6. Em 2020.11.17, deu entrada requerimento da ora Recorrente de dedução de incidente de habilitação de herdeiros, constante de fls. 182 – doc. nº 004104682 registado em 17-11-2020 às 22:31:37, que aqui se dá por integralmente reproduzido.


II.2 Do Direito

A Recorrente não se conforma com a decisão proferida pelo Tribunal Tributário de Lisboa, que considerou deserta a instância, alegando não se ter verificado negligência das partes em promover o impulso processual, antes se terem verificado diversas irregularidades processuais, nomeadamente na notificação do despacho que ordenou a suspensão da instância.

Alega, pois, a Recorrente que o despacho que decretou a suspensão da instância foi enviado não para a última residência conhecida do “de cujus”, como tal indicada na certidão de óbito, mas para outra morada, concluindo que a decisão recorrida foi uma verdadeira decisão-surpresa, não tendo sido previamente advertida das consequências ou sequer da fixação de prazo para sanar a falta de impulso processual.

* * * *

Tarefas:
a) Reescreva sob a forma de lista o parágrafo do texto sobre a deserção da instância que começa por «Alega, pois, a Recorrente», conservando os factos principais.
b) Indique se cada afirmação concorda com o texto sobre a deserção da instância, respondendo sim ou não e citando as palavras decisivas do texto: (i) o requerimento de habilitação de herdeiros foi registado em 17-11-2020; (ii) o Tribunal Tributário de Lisboa julgou extinta a instância por inutilidade superveniente da lide; (iii) a Recorrente admite ter havido negligência das partes.
c) Retome o texto sobre a deserção da instância a partir do ponto em que termina.

* * * *

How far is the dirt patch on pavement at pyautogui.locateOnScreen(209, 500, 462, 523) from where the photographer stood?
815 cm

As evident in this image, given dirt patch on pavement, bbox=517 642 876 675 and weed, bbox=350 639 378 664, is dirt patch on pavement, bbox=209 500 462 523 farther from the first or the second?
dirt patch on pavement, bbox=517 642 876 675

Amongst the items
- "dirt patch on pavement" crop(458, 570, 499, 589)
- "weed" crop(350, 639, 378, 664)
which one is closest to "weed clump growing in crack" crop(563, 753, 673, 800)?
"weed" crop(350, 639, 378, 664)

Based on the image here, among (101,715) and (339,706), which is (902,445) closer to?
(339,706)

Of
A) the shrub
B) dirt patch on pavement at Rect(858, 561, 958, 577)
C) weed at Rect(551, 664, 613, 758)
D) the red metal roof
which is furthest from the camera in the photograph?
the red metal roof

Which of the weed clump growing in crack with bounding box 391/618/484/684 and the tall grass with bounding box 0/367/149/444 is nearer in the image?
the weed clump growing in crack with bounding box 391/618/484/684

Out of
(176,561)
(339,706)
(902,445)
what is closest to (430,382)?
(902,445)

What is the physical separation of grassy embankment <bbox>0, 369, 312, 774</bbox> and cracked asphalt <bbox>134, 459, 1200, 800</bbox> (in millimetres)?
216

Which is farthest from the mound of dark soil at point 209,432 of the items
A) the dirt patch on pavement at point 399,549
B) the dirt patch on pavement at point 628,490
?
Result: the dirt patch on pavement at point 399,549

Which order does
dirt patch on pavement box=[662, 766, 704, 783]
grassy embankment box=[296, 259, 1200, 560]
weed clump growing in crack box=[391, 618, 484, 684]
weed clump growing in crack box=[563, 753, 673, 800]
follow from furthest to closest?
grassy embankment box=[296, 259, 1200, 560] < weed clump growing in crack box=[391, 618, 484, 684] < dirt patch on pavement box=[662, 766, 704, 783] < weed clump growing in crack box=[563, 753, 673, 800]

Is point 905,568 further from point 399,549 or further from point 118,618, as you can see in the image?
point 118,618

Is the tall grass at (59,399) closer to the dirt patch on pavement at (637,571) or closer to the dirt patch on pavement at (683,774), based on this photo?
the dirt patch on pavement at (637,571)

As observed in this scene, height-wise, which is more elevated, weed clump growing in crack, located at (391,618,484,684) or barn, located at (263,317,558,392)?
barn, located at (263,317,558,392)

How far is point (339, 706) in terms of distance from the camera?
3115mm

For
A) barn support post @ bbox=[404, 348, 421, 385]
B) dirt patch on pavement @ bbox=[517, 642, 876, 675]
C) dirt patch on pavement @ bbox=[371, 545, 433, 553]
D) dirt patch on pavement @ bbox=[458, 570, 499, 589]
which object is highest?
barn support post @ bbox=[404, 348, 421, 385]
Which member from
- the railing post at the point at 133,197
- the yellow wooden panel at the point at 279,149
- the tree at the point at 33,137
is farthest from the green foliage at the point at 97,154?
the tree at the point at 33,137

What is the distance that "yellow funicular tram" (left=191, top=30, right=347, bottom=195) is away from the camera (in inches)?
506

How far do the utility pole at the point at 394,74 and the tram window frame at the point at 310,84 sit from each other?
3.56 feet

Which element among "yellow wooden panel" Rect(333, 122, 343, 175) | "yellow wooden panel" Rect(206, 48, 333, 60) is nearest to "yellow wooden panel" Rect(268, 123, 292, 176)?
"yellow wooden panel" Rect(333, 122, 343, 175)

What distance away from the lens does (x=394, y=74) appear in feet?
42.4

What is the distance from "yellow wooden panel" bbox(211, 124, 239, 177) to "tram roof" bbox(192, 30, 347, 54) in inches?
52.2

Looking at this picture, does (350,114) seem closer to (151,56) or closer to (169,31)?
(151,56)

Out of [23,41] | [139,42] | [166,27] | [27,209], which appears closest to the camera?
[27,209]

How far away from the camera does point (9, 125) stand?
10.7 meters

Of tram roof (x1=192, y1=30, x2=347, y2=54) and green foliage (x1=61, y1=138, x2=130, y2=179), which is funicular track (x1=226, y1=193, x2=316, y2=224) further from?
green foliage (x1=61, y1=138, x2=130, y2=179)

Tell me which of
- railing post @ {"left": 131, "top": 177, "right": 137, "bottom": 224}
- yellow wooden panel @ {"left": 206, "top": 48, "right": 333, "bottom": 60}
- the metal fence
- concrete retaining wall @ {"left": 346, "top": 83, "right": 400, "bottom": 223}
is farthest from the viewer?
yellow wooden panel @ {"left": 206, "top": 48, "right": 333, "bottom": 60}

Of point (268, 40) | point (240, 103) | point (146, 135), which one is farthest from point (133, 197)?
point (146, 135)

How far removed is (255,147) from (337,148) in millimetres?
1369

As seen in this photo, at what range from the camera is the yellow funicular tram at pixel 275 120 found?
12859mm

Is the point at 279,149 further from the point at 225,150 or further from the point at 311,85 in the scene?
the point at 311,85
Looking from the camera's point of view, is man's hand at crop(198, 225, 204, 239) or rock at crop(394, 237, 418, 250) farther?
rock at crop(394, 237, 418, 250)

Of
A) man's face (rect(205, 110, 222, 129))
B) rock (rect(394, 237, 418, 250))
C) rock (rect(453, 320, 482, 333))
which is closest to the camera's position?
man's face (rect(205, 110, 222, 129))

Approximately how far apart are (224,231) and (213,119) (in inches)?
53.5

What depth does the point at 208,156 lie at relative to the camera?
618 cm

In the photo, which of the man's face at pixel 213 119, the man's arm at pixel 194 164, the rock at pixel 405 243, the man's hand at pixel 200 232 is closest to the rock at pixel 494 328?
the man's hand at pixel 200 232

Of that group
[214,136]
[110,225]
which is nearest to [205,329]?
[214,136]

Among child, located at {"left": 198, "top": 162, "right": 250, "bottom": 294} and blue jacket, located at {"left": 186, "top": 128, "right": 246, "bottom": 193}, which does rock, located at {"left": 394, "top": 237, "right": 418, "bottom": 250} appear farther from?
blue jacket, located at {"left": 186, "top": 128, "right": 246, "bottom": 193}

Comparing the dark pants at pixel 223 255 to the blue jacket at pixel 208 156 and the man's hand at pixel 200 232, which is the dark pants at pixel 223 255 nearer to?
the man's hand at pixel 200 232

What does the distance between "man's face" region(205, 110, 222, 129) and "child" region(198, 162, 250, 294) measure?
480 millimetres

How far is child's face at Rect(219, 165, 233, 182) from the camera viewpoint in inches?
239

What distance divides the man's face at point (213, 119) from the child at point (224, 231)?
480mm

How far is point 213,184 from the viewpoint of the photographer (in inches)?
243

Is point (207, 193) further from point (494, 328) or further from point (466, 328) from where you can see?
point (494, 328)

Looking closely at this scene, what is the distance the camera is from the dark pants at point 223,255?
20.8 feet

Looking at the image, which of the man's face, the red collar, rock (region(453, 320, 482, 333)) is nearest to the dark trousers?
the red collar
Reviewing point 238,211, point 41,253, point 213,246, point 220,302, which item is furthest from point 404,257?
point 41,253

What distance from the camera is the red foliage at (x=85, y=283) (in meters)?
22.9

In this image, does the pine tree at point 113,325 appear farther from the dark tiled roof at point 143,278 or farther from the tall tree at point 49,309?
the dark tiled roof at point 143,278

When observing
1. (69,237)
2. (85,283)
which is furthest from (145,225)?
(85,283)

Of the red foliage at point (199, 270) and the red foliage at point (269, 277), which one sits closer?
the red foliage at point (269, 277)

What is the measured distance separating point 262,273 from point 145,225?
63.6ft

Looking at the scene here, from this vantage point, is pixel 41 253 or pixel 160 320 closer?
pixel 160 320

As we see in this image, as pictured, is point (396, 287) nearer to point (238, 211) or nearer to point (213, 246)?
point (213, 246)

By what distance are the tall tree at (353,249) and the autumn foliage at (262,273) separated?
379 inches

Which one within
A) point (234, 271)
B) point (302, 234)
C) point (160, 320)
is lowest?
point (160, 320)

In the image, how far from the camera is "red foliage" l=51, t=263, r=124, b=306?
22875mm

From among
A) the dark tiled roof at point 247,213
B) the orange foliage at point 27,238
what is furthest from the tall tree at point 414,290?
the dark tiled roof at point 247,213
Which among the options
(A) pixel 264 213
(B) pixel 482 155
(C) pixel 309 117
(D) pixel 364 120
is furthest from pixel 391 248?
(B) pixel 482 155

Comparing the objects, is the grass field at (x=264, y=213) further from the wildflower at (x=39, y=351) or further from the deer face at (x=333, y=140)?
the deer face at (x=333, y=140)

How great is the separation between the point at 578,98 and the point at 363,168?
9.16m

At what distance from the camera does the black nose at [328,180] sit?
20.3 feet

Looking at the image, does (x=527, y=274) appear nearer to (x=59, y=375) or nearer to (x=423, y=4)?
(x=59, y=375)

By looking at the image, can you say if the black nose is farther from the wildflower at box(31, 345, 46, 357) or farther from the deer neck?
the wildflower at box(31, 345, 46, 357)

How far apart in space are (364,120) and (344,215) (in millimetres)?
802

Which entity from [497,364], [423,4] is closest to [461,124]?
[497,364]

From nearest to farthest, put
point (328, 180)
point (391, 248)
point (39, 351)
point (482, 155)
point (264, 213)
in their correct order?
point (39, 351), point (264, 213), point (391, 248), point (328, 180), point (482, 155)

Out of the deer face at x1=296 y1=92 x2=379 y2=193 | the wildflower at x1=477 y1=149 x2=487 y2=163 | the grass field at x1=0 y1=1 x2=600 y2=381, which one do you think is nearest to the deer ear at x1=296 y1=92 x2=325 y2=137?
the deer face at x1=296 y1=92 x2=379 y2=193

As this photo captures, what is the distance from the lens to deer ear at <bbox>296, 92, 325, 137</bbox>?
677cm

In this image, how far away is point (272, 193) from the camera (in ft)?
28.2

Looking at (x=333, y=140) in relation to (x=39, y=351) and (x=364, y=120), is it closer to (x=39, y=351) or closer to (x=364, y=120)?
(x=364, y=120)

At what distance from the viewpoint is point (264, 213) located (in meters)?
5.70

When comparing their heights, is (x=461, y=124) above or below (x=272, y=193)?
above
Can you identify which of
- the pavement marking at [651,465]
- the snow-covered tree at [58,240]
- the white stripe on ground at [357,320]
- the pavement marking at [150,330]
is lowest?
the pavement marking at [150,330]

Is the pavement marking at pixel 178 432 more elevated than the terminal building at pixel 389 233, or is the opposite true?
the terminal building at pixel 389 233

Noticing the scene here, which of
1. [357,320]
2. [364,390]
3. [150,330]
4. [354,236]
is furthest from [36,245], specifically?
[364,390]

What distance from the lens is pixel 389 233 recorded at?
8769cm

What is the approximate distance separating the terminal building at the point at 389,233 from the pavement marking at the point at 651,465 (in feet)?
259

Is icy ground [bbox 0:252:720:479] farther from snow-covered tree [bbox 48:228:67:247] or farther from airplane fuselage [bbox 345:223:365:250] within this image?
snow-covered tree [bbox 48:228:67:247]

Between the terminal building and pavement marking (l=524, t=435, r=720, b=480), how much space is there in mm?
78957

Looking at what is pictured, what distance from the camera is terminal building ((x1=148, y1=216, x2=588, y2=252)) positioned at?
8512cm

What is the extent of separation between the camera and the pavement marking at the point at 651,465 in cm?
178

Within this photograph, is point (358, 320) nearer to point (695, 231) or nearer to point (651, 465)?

* * * *

Respostas dos exercícios:
a)
- Segundo a Recorrente, o despacho que decretou a suspensão da instância não foi enviado para a última residência conhecida do «de cujus», indicada na certidão de óbito, mas para outra morada.
- A Recorrente conclui que a decisão recorrida foi uma verdadeira decisão-surpresa.
- A Recorrente afirma não ter sido previamente advertida das consequências nem da fixação de prazo para sanar a falta de impulso processual.

b)
(i) Sim: «registado em 17-11-2020 às 22:31:37».
(ii) Não: «que considerou deserta a instância».
(iii) Não: «alegando não se ter verificado negligência das partes em promover o impulso processual».

c)
Defende, pois, a ora Recorrente que deveria ter sido esclarecida sobre o estado dos autos e notificada no sentido de a informar que o processo aguardava a dedução do incidente e que a inércia em o promover determinaria a extinção da instância.

Desde já diremos que, efetivamente, dos factos assentes resulta que, tal como alega, a notificação do despacho que determinou a suspensão da instância foi enviada para a morada indicada na petição inicial e não para a última residência conhecida do falecido e indicada no assento de óbito que foi junto aos autos.


Nos termos da alínea c) do artigo 277º do novo Código de Processo Civil (nCPC), que entrou em vigor em 1 de setembro de 2013, à semelhança do regime previsto na alínea c) do artigo 287º do anteriormente vigente Código de Processo Civil de 1961, a instância extingue-se com a deserção.

Diz o artigo 281/1 nCPC: considera-se deserta a instância quando, por negligência das partes, o processo se encontre a aguardar impulso processual há mais de seis meses.

Constituem pressupostos cumulativos da deserção da instância: (i) a falta de impulso processual das partes, seja do Autor, Exequente ou Requerente, para o prosseguimento da instância – requisito de natureza objetiva e (ii) a inércia imputável a negligência das partes – requisito de natureza subjetiva.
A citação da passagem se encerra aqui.